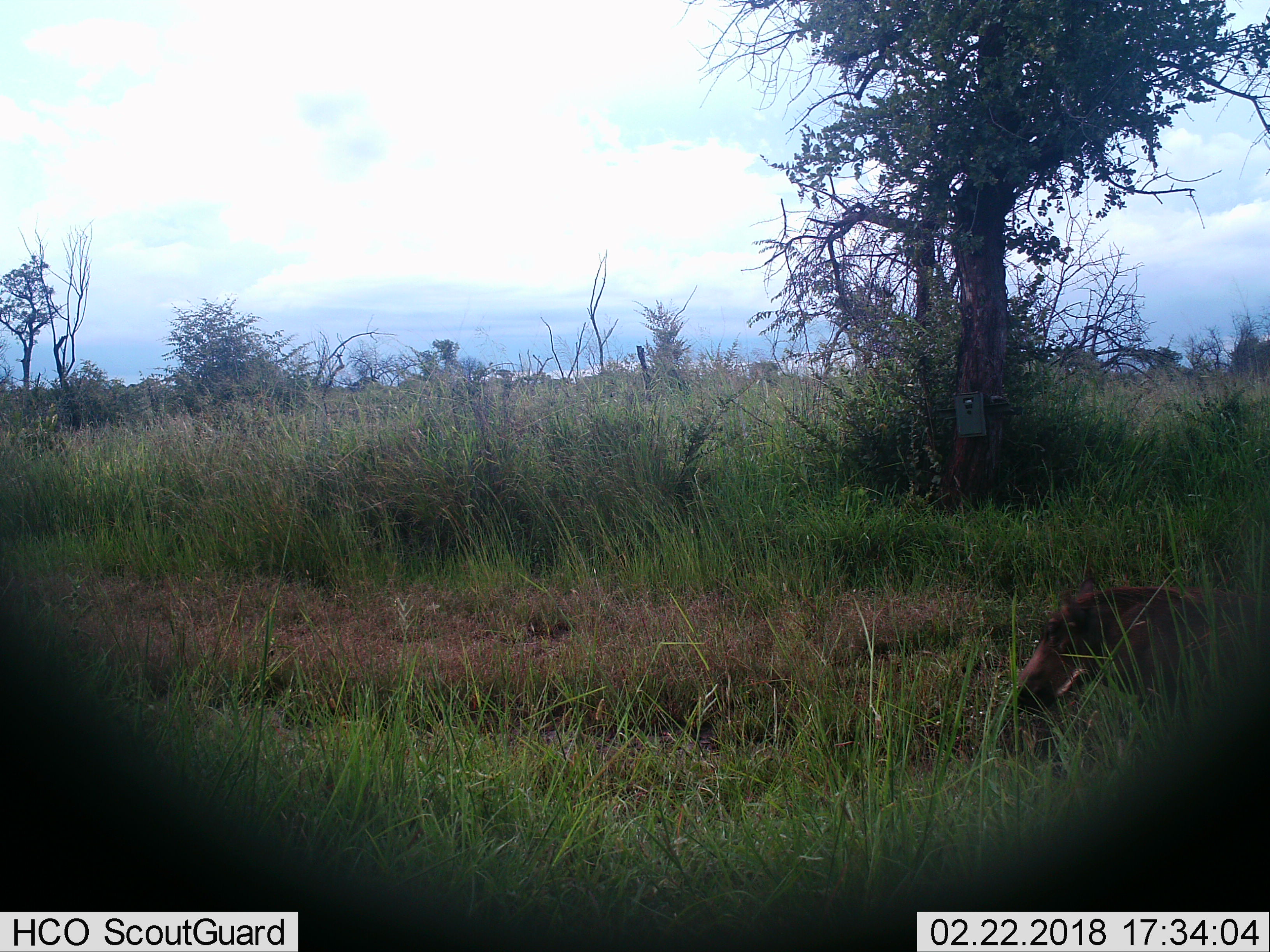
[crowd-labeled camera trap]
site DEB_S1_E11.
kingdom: Animalia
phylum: Chordata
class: Mammalia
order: Artiodactyla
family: Suidae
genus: Phacochoerus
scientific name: Phacochoerus africanus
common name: warthog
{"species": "warthog (Phacochoerus africanus)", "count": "1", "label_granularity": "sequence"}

> Exercise
Without the pictures, write out every entry exactly as it appears.

> Answer for this exercise
[crowd-labeled camera trap]
site DEB_S1_E11.
kingdom: Animalia
phylum: Chordata
class: Mammalia
order: Artiodactyla
family: Suidae
genus: Phacochoerus
scientific name: Phacochoerus africanus
common name: warthog
{"species": "warthog (Phacochoerus africanus)", "count": "1", "label_granularity": "sequence"}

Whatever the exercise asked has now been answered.